EXERCISE INSTRUCTIONS:
[A] In the Python notebook code, which font file is registered under the name 'Shentox-Medium'?
[B] Do these statements agree with the Python notebook code? Answer yes or no for each, quoting the deciding words. (i) gaussian_filter is imported from scipy.ndimage. (ii) The font entry fe_semibold is given the name 'SourceSansPro-Bold'. (iii) Pitch and VerticalPitch are imported from mplsoccer.
[C] Continue the Python notebook code from its final line.

SUPPLIED TEXT:
+++
In [1]:
import matplotlib
import pandas as pd
import numpy as np
import warnings
import urllib
from PIL import Image
import matplotlib as mpl
import matplotlib.pyplot as plt
import matplotlib.font_manager as fm
from matplotlib.colors import LinearSegmentedColormap
from matplotlib.patches import RegularPolygon
from mplsoccer import Pitch, VerticalPitch, lines
from scipy.ndimage import gaussian_filter
In [2]:
import socceraction
import socceraction.spadl as spadl
In [3]:
fe_regular = fm.FontEntry(
    fname='/Users/davidegualano/Documents/Python FTBLData/SourceSansPro-Regular.ttf',
    name='SourceSansPro-Regular'
)
fe_semibold = fm.FontEntry(
    fname='/Users/davidegualano/Documents/Python FTBLData/SourceSansPro-SemiBold.ttf',
    name='SourceSansPro-SemiBold'
)

fe_medium = fm.FontEntry(
    fname='/Users/davidegualano/Documents/Python FTBLData/Shentox-W01-Medium.ttf',
    name='Shentox-Medium'
)
+++
SUPPLIED INFORMATION:
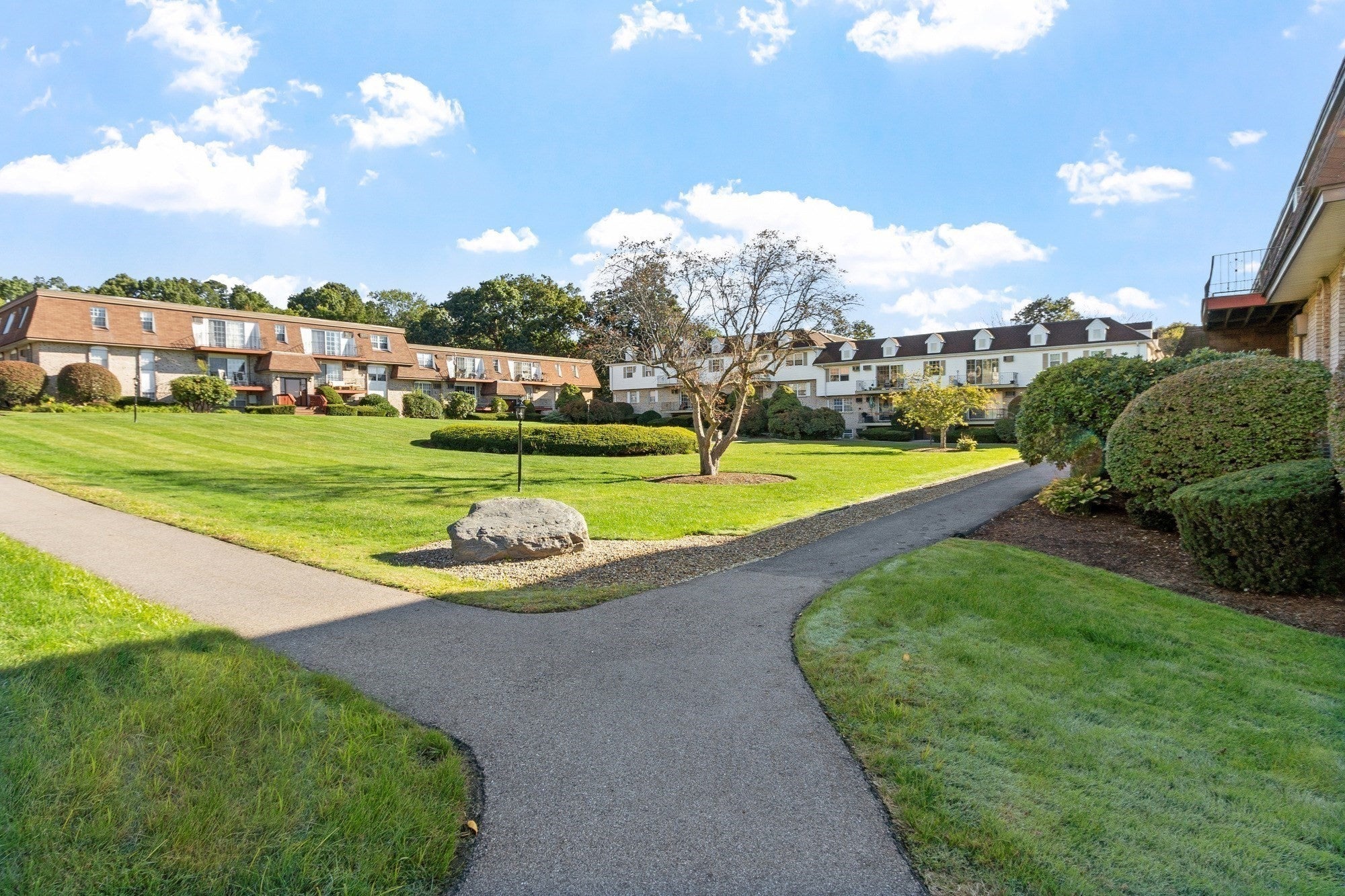 20 Williamsburg Ct #2, Shrewsbury, MA Photo #7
+++
EXERCISE RESPONSES:
[A] Shentox-W01-Medium.ttf

[B]
(i) Yes: "from scipy.ndimage import gaussian_filter"
(ii) No: "name='SourceSansPro-SemiBold'"
(iii) Yes: "from mplsoccer import Pitch, VerticalPitch, lines"

[C]
fe_bold = fm.FontEntry(
    fname='/Users/davidegualano/Documents/Python FTBLData/Shentox-W01-Bold.ttf',
    name='Shentox-Bold'
)

# Insert both fonts into the font manager
fm.fontManager.ttflist.insert(0, fe_regular)
fm.fontManager.ttflist.insert(1, fe_semibold)
fm.fontManager.ttflist.insert(2, fe_medium)
fm.fontManager.ttflist.insert(3, fe_bold)

# Set the font family
matplotlib.rcParams['font.family'] = fe_regular.name  # Default to Regular
In [4]:
season = 2425
In [5]:
fb = pd.read_csv("teamsFOTMOB.csv", index_col = 0)
players = pd.read_csv(f"players{season}.csv", index_col = 0)
games = pd.read_csv(f"games{season}.csv", index_col = 0)
actions = pd.read_csv(f"actions{season}.csv", index_col = 0)
In [6]:
games = games[["game_id", "game_date", "competition_id", "season_id"]]
games['game_date'] = pd.to_datetime(games['game_date'])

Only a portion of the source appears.